**AUSGEWÄHLTER AUSZUG**
# habt ihr sowas schon gesehen?! einfach einfach



## holle (18. November 2005)

hab das gerade auf ner ami-seite gefunden. scheint logisch...


----------



## honeybee (18. November 2005)

*AW: habt ihr sowas schon gesehen?! einfach einfach*

Gar nicht mal schlecht die Idee. Werde mir mal fix einen bauen und wenn ich Zeit habe heute auch mal sehen wie die laufen. :m


----------



## dorschhai (18. November 2005)

*AW: habt ihr sowas schon gesehen?! einfach einfach*

Ist aber schon recht alt die Idee, wurde aber eben nur als Notbehelf verwendet wenn keine Köder mehr verfügbar waren.


----------



## taildancer (18. November 2005)

*AW: habt ihr sowas schon gesehen?! einfach einfach*

Noch ein grund mehr um bier zu trinken!!!
ich brauch die kronkorken!


----------



## schakal1182 (18. November 2005)

*AW: habt ihr sowas schon gesehen?! einfach einfach*

Wenn, dann nur mit Kölsch-Kronkorken-Blinkern :m


----------



## sammycr65 (18. November 2005)

*AW: habt ihr sowas schon gesehen?! einfach einfach*

Also nix für Sekt, Wein und Flens-Trinker!!!


----------



## angelndes_sofa (18. November 2005)

*AW: habt ihr sowas schon gesehen?! einfach einfach*

ob die sich wohl vernünftig drehen |kopfkrat glaube nicht #t


----------



## sammycr65 (18. November 2005)

**Gespeicherte Dateneinträge**

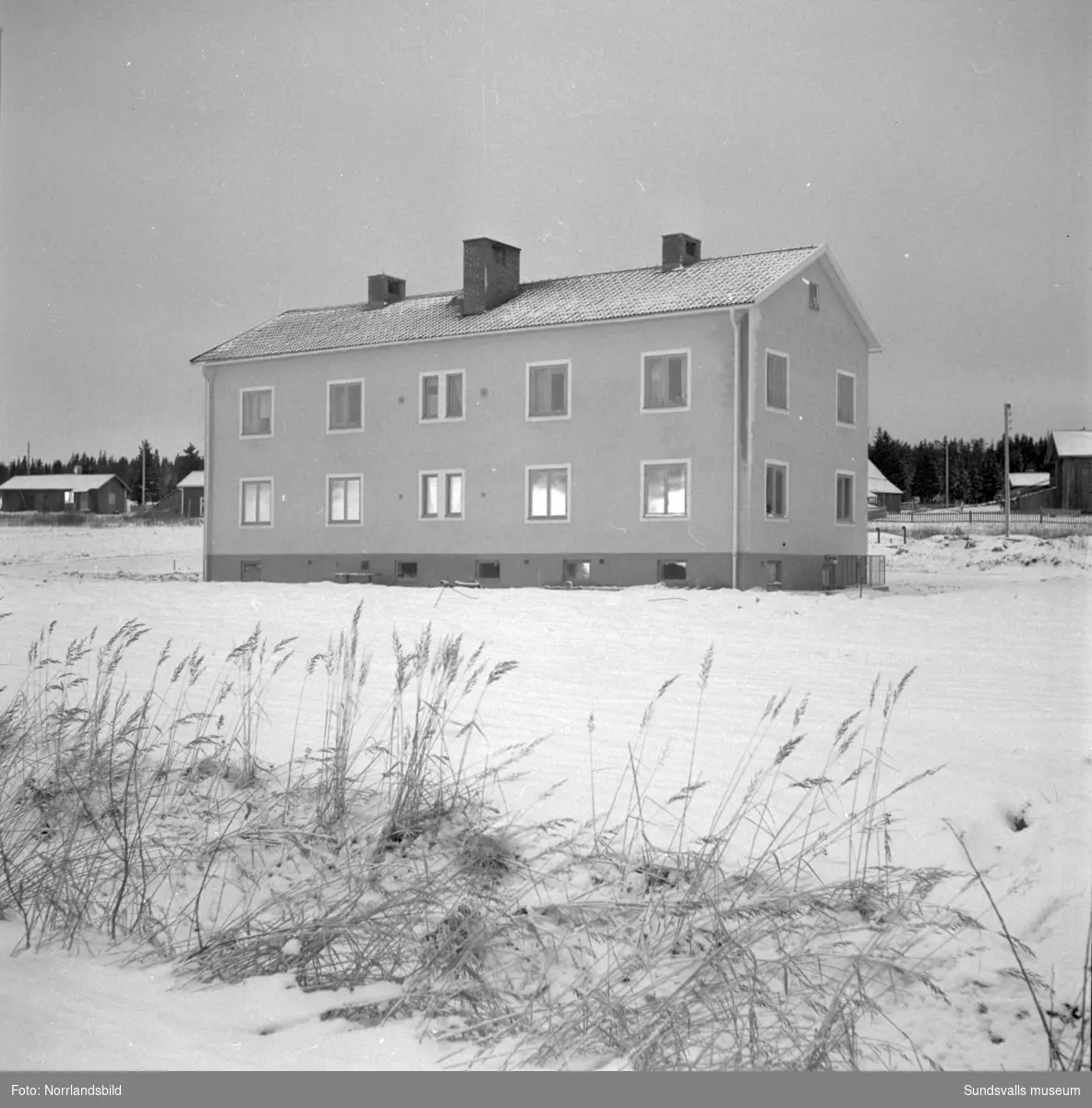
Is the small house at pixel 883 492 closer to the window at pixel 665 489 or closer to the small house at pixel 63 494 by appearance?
the small house at pixel 63 494

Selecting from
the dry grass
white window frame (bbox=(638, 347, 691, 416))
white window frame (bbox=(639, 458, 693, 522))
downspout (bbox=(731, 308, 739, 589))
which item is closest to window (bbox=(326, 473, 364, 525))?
white window frame (bbox=(639, 458, 693, 522))

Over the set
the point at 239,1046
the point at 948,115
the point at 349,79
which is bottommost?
the point at 239,1046

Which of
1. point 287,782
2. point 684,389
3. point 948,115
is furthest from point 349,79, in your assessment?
point 684,389

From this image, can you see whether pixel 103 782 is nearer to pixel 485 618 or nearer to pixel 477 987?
pixel 477 987

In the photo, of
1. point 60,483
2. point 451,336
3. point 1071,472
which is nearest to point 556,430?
point 451,336

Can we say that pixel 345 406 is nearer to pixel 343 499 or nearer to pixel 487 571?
pixel 343 499

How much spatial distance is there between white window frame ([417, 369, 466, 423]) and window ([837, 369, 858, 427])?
26.6 feet

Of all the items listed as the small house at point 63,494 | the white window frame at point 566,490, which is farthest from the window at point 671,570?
the small house at point 63,494

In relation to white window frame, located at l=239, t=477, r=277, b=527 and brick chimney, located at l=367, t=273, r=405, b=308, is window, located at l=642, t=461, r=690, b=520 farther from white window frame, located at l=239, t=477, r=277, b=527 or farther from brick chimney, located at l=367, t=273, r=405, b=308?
white window frame, located at l=239, t=477, r=277, b=527

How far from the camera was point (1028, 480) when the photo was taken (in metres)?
60.1

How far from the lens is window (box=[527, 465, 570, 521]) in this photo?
22031 millimetres

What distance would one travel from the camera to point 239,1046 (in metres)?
3.43

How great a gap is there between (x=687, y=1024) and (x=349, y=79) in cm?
573

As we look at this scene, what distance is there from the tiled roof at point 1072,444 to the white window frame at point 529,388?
26789 mm
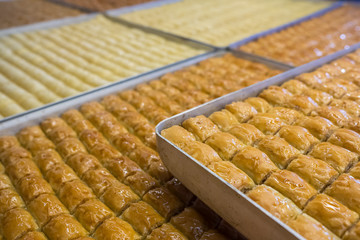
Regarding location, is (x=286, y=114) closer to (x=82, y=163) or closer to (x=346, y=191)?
(x=346, y=191)

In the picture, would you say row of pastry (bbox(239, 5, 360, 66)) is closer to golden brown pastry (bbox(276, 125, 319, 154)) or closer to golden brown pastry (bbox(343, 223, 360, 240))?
golden brown pastry (bbox(276, 125, 319, 154))

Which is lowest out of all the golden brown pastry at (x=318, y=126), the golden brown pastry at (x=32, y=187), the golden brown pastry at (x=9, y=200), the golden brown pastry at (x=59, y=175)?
the golden brown pastry at (x=9, y=200)

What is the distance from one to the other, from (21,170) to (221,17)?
16.7 ft

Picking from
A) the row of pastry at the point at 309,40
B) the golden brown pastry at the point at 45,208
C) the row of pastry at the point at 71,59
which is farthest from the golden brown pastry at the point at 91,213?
the row of pastry at the point at 309,40

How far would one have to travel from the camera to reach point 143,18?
618 cm

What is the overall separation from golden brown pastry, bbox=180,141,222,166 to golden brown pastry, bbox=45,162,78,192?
946 millimetres

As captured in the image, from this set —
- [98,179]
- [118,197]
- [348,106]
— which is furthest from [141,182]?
[348,106]

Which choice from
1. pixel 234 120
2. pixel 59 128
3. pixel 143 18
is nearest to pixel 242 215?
pixel 234 120

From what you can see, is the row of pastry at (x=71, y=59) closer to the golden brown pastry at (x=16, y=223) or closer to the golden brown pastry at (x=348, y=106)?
the golden brown pastry at (x=16, y=223)

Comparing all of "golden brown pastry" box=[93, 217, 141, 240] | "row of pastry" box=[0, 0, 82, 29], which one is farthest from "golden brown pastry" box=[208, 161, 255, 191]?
"row of pastry" box=[0, 0, 82, 29]

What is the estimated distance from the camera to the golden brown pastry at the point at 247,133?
7.00ft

**ZIEL DER AUFGABE**
Setzen Sie den Forumsthread über Blinker aus Kronkorken fort, und zwar im Anschluss an seine letzte Zeile.

**ANTWORT**
*AW: habt ihr sowas schon gesehen?! einfach einfach*

Kommt drauf an wieviele Du schon ausprobiert hast!
Irgendwann drehen die sich bestimmt! Hicks!: #g 

"Prost" sacht de Sammy


----------



## **bass** (18. November 2005)

*AW: habt ihr sowas schon gesehen?! einfach einfach*

drehen tu sie nicht ordentlich aber mein grossvater fing in der zeit so seine forellen... und in meiner kiste liegt ein abgeschnittener teelöffel mit zwei bohrungen der auch i9mmer wieder mal fische fängt...


----------



## Arcanion (18. November 2005)

*AW: habt ihr sowas schon gesehen?! einfach einfach*

5 Dollar sind natuerlich auch ein stolzer Preis für einen behakten Kronkorken :q


----------



## honeybee (18. November 2005)

*AW: habt ihr sowas schon gesehen?! einfach einfach*

Hab mal 2 gebastelt :q

Zum testen komme ich heute allerdings nicht mehr.......


----------



## Seebaer (18. November 2005)

*AW: habt ihr sowas schon gesehen?! einfach einfach*



			
				honeybee schrieb:
			
		

> Hab mal 2 gebastelt :q
> 
> Zum testen komme ich heute allerdings nicht mehr.......


 
Hallo honeybee

wünsche Dir mega viel Spaß und Erfolg damit #g 

Gruß

Seebaer


----------



## Wasserpatscher (18. November 2005)

*AW: habt ihr sowas schon gesehen?! einfach einfach*



			
				honeybee schrieb:
			
		

> Hab mal 2 gebastelt :q



Sehn super aus, die Dinger!


----------



## holle (18. November 2005)

*AW: habt ihr sowas schon gesehen?! einfach einfach*

@honeybee

sehen richtig gut aus! sag unbedingt mal bescheid ob die was bringen.
übrigens hab ich auf dem foto gesehen (der verpackung von den teilen) das die in den kronkorken vorm verbiegen noch drei stahl- oder bleikugeln platziert haben.

grüsse, holle


----------



## french fish (18. November 2005)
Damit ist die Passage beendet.